## YOUR OBJECTIVE:
Could you retype the material starting at the line that contains "К. Пономарьова Буквар частина 2 К." and ending at the line that contains "終戦時の残存機たち〜敗れた翼たち【海軍編】｜ワンモア@航空エッセイ", both included, with the pictures left out?

## MATERIAL TO PROCESS:
=======
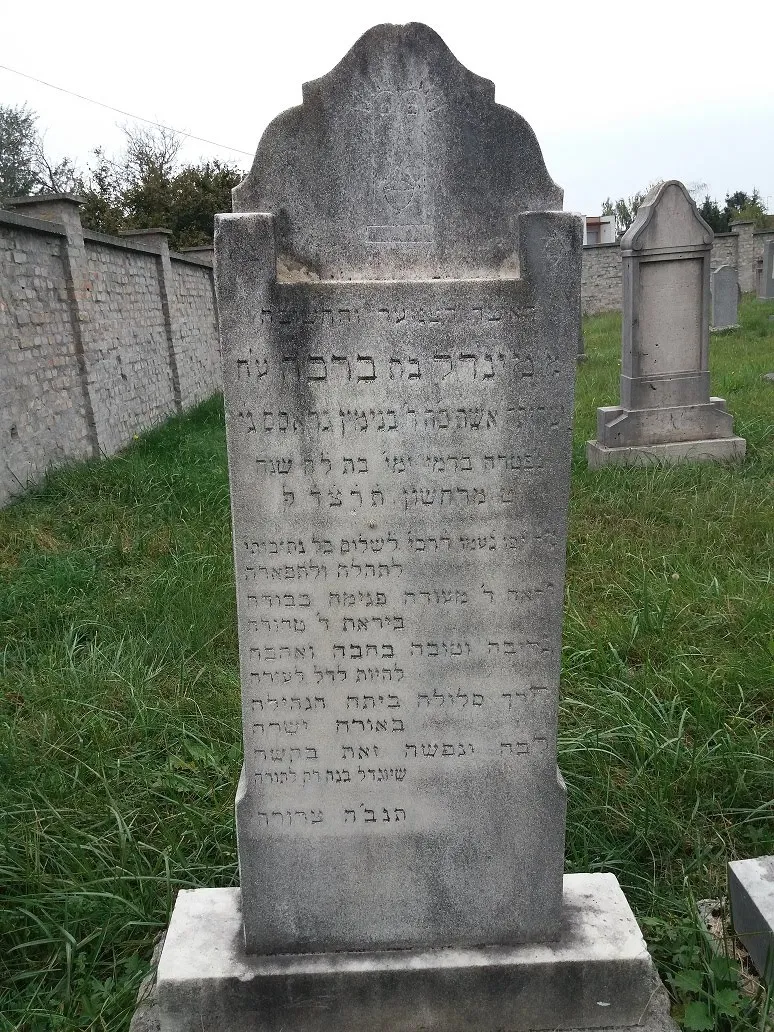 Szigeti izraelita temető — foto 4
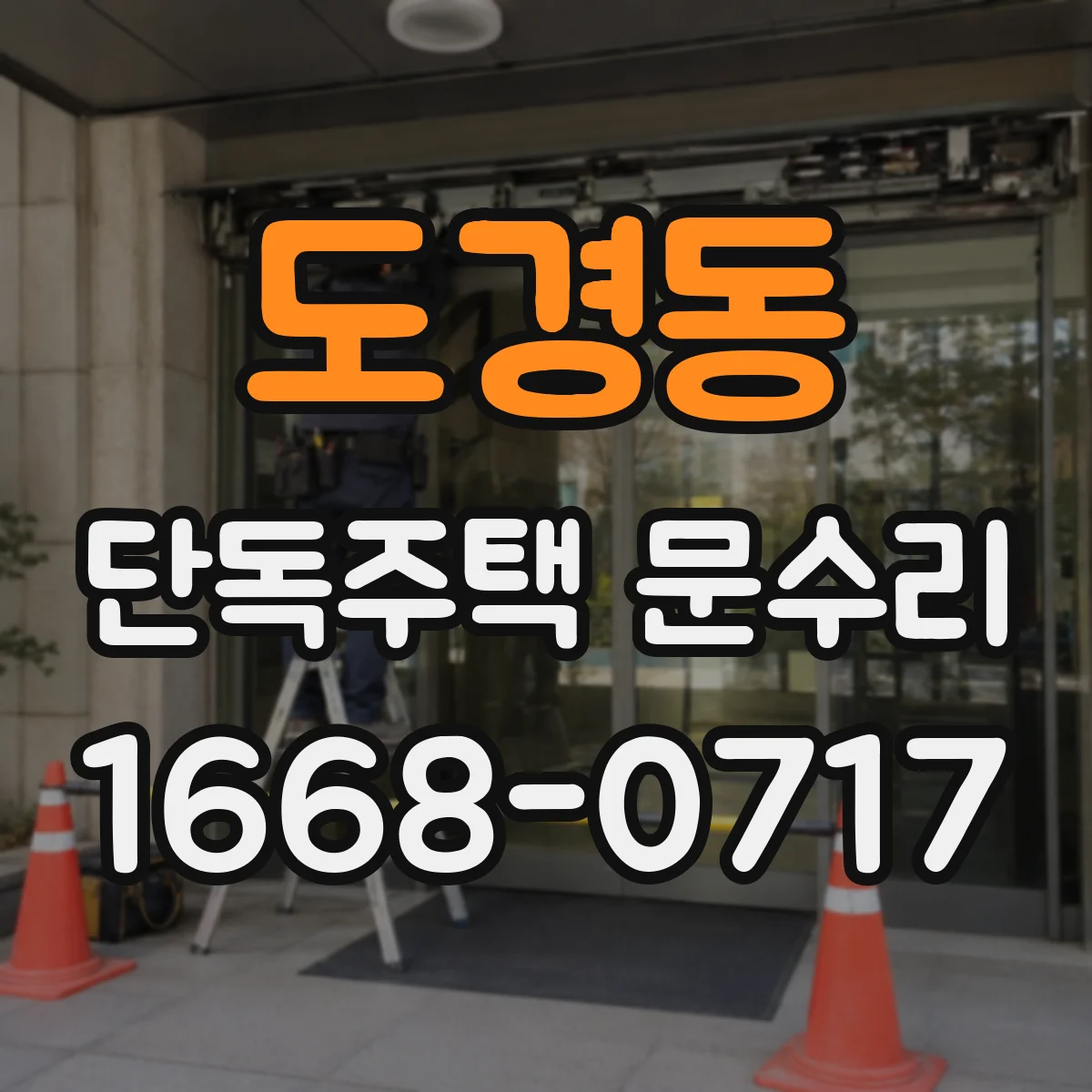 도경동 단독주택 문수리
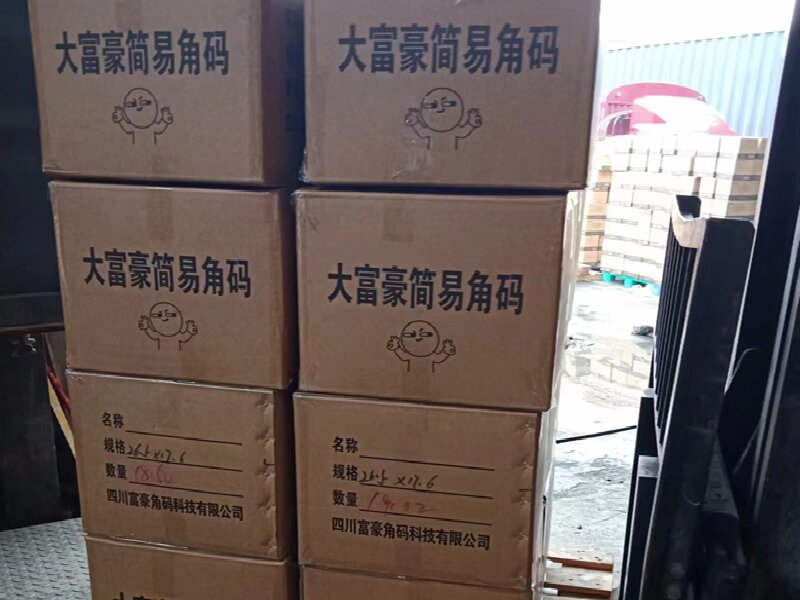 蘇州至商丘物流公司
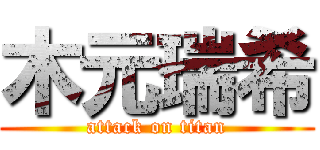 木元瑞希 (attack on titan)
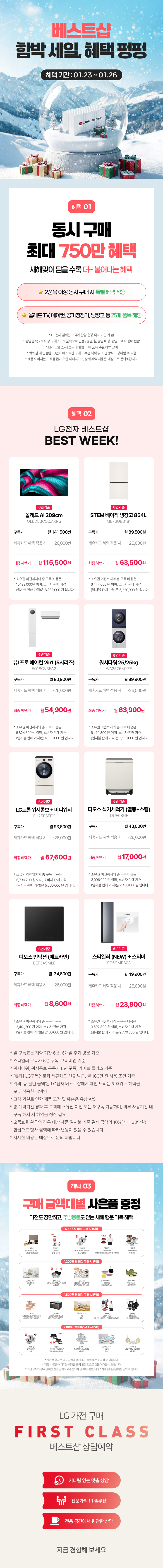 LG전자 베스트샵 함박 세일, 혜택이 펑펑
=======
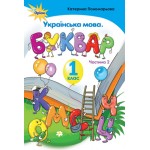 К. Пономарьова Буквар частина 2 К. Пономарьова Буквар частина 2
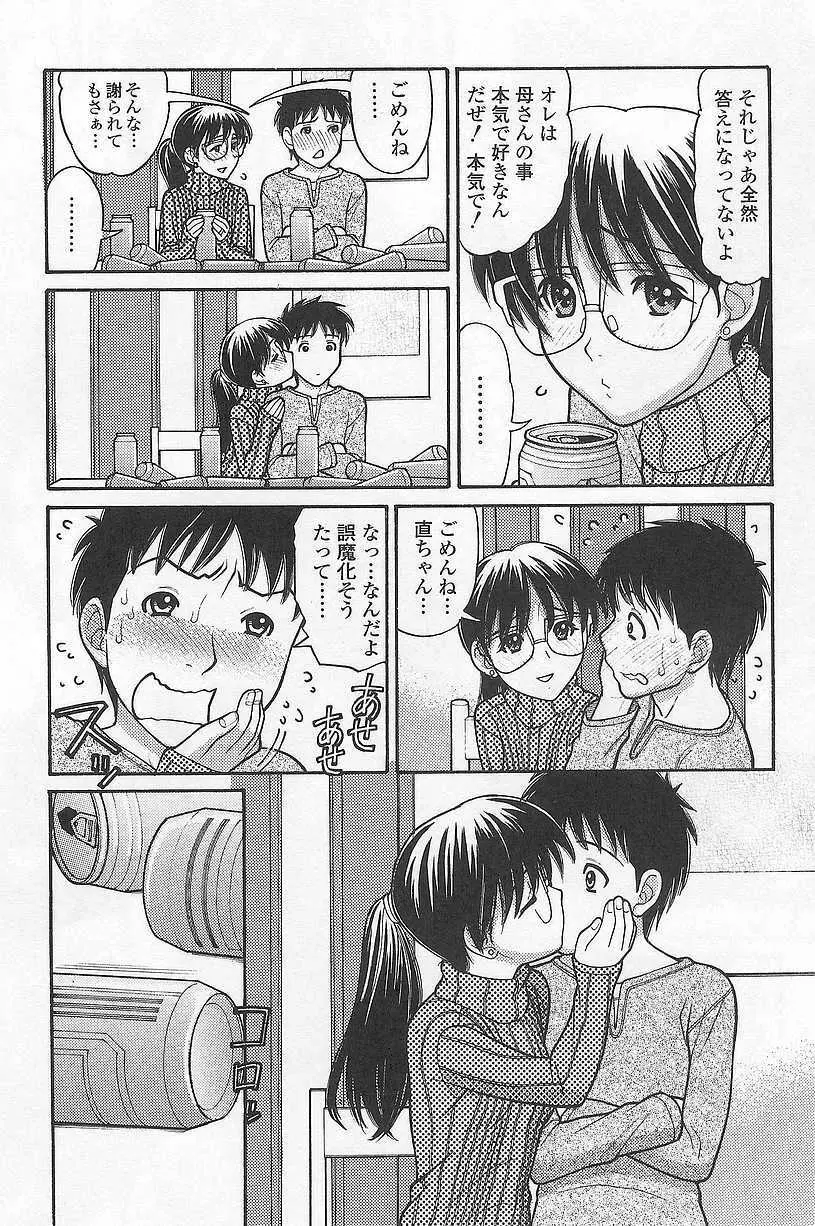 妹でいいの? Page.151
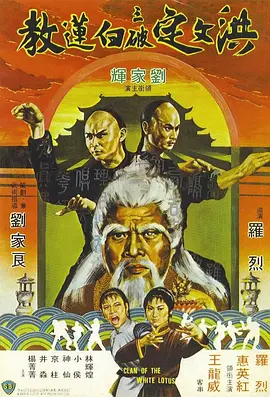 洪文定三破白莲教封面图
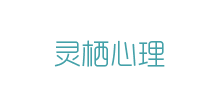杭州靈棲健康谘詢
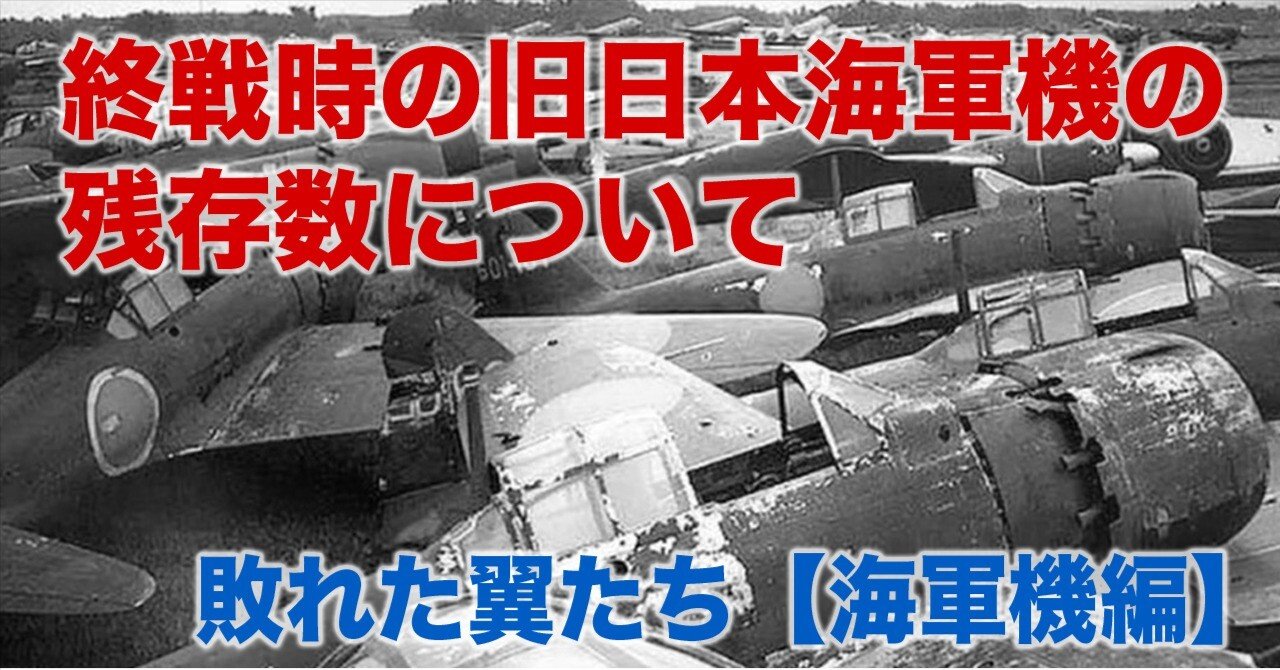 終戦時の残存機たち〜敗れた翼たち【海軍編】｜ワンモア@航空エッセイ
=======
## TASK ANSWER:
 К. Пономарьова Буквар частина 2 К. Пономарьова Буквар частина 2
 妹でいいの? Page.151
 洪文定三破白莲教封面图
杭州靈棲健康谘詢
 終戦時の残存機たち〜敗れた翼たち【海軍編】｜ワンモア@航空エッセイ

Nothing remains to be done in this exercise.